WORK TO DO »
Copy out, word for word, the lines from the one containing "In the scene, which of" up to and including the one containing "8961 millimetres".

SOURCE MATERIAL »

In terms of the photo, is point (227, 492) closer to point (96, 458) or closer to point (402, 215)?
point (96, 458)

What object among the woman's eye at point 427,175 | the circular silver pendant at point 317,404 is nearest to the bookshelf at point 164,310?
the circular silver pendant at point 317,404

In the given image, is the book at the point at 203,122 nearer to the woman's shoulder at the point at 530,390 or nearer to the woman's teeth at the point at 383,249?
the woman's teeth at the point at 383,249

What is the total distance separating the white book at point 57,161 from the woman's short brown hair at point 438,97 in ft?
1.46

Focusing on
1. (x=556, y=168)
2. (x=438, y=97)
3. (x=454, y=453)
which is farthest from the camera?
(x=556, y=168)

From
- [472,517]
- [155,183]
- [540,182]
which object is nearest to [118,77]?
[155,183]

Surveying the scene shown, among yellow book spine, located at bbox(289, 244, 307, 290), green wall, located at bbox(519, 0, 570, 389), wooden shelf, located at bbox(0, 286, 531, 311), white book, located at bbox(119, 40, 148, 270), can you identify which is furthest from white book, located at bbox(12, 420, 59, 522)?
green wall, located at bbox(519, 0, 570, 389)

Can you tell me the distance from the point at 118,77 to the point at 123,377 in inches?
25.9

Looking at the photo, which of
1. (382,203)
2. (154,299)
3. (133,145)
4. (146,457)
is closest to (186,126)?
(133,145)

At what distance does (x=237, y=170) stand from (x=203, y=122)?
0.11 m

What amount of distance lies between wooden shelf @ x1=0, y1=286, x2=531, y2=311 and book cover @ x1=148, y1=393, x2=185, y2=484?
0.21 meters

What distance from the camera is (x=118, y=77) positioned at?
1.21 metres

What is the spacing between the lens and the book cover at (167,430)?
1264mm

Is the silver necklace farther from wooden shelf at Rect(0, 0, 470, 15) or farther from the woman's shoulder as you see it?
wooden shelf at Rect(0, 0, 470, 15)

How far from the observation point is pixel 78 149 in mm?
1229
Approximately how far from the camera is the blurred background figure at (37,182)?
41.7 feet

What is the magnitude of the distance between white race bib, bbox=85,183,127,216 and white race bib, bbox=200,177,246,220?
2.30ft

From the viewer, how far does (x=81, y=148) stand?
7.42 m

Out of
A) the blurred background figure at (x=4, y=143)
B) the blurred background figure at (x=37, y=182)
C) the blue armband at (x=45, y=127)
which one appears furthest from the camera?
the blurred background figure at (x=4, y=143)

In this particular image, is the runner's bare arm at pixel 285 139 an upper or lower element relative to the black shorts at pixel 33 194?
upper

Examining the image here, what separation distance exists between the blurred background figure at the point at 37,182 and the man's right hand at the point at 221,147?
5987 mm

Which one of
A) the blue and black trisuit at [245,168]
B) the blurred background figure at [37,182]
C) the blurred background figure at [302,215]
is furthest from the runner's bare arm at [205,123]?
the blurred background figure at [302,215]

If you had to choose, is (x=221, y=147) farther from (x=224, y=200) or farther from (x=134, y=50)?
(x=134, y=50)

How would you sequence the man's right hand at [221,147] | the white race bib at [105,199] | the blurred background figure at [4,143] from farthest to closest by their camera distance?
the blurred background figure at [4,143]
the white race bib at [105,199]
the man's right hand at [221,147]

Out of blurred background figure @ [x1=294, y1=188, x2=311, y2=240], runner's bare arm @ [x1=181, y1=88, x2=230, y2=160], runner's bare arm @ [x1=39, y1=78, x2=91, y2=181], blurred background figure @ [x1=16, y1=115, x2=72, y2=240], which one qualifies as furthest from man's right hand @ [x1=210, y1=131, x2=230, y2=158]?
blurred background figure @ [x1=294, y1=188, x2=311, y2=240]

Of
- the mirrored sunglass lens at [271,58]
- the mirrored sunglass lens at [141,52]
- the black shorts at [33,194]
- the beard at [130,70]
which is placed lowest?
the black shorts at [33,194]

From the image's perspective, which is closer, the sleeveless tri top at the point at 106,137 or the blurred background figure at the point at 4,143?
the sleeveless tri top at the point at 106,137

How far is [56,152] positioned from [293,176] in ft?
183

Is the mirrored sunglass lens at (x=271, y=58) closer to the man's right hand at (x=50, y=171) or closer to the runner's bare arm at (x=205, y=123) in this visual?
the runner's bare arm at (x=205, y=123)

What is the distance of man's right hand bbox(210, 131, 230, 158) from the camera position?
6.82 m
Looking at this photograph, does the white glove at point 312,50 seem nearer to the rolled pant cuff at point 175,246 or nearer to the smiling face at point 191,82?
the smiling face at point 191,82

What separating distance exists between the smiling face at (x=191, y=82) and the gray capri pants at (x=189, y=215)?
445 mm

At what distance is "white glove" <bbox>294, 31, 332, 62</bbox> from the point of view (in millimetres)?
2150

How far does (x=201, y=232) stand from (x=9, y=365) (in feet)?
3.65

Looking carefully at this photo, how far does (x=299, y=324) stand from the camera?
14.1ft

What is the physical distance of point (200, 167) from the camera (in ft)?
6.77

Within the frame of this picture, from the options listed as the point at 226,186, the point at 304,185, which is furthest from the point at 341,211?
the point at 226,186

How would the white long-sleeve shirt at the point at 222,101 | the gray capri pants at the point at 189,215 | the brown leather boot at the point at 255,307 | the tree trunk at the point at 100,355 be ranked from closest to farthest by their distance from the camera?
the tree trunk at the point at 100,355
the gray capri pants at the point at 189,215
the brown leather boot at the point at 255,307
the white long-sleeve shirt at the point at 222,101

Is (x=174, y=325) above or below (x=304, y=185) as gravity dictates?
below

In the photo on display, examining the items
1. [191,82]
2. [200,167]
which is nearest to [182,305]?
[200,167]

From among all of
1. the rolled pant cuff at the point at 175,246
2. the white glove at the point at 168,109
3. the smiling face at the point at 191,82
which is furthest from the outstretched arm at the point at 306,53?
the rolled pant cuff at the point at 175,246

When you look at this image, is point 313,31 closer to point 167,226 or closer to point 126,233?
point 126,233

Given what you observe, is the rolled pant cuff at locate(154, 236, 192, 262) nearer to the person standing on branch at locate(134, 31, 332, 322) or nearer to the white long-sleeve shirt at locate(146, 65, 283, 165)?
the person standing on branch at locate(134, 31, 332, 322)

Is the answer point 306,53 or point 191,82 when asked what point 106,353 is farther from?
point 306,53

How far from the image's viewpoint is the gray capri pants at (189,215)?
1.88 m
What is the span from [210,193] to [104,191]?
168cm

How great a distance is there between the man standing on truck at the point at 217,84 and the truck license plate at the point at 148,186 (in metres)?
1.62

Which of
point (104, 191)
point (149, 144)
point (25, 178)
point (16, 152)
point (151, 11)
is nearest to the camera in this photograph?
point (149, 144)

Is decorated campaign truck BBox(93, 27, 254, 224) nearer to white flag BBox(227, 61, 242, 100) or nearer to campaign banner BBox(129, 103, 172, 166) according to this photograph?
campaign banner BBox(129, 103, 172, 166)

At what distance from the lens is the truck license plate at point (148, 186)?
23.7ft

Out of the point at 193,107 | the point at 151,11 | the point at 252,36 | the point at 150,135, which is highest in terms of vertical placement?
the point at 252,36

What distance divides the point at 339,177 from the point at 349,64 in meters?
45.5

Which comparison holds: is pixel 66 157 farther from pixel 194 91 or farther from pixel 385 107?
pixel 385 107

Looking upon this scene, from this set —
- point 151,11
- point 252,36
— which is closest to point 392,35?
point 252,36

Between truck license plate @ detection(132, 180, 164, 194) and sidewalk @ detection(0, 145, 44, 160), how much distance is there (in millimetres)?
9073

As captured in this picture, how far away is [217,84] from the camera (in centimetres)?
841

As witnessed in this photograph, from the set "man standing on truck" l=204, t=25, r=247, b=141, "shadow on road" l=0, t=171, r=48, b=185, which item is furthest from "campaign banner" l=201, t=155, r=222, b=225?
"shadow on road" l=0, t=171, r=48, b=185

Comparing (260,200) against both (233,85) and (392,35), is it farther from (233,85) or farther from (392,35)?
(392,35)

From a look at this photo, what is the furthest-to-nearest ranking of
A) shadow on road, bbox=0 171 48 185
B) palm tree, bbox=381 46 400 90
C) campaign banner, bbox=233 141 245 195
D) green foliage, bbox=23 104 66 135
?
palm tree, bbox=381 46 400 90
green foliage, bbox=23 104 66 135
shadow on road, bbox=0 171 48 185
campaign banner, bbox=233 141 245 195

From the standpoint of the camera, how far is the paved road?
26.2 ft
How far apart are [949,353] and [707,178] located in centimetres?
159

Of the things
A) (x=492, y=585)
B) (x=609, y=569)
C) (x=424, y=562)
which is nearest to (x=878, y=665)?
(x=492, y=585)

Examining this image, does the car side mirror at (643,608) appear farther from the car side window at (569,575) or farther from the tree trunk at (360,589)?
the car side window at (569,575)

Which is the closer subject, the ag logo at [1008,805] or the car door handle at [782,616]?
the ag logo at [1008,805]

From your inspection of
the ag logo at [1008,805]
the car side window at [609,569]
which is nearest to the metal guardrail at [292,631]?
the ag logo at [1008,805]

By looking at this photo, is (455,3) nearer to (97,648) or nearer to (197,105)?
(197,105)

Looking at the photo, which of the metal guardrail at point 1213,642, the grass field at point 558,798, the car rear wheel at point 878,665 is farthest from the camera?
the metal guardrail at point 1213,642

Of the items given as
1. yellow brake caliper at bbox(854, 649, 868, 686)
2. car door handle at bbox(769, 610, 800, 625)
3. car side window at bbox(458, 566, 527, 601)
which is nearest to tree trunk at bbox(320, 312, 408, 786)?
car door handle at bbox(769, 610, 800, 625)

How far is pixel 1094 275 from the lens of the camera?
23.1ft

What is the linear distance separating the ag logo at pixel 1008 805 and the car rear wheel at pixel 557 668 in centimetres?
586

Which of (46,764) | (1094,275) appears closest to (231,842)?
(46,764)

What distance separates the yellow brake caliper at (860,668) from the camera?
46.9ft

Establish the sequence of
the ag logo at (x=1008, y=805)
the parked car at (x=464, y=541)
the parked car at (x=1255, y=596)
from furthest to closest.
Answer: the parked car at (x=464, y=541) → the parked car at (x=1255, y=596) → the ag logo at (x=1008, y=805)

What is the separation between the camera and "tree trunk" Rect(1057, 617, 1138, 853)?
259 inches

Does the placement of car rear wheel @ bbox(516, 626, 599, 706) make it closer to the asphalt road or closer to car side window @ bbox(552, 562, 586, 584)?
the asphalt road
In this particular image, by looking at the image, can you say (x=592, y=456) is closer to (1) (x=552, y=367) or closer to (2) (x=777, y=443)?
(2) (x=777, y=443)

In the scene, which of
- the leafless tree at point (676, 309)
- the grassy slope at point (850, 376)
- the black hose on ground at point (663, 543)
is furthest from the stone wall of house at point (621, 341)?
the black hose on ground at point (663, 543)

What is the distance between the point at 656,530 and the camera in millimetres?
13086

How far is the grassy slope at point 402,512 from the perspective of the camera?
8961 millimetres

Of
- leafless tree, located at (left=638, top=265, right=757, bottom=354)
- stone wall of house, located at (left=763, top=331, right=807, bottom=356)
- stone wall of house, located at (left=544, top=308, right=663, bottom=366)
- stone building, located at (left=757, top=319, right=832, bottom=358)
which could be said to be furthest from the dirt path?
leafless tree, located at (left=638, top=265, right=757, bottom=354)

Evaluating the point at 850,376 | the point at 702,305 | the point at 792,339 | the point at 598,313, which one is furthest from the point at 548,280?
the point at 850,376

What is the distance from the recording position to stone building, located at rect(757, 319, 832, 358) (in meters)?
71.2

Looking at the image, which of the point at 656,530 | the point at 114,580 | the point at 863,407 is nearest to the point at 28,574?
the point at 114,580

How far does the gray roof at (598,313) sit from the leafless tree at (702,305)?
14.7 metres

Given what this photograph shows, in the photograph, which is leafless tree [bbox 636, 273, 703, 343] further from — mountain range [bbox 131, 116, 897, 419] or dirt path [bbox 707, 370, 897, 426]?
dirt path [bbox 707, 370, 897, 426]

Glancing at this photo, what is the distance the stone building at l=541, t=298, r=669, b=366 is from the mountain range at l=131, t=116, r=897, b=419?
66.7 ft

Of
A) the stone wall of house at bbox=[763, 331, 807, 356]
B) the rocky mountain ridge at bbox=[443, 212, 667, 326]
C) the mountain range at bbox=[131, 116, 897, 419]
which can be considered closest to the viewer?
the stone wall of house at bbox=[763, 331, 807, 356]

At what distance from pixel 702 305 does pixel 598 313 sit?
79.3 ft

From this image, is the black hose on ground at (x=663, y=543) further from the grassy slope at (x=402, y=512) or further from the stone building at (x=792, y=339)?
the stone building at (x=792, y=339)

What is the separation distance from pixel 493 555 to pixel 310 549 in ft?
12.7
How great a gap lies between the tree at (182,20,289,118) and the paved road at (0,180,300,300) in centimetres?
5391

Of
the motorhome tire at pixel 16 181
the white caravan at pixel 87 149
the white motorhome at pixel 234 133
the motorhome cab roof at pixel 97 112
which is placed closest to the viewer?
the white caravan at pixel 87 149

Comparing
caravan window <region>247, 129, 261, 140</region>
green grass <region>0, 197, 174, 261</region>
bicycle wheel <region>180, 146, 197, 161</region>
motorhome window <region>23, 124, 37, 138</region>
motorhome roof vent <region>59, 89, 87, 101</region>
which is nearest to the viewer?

WRITTEN ANSWER »
In the scene, which of
- the leafless tree at point (676, 309)
- the grassy slope at point (850, 376)
- the black hose on ground at point (663, 543)
is furthest from the stone wall of house at point (621, 341)?
the black hose on ground at point (663, 543)

What is the distance between the point at 656,530 and the camera in millimetres?
13086

How far is the grassy slope at point 402,512 from the perspective of the camera?
8961 millimetres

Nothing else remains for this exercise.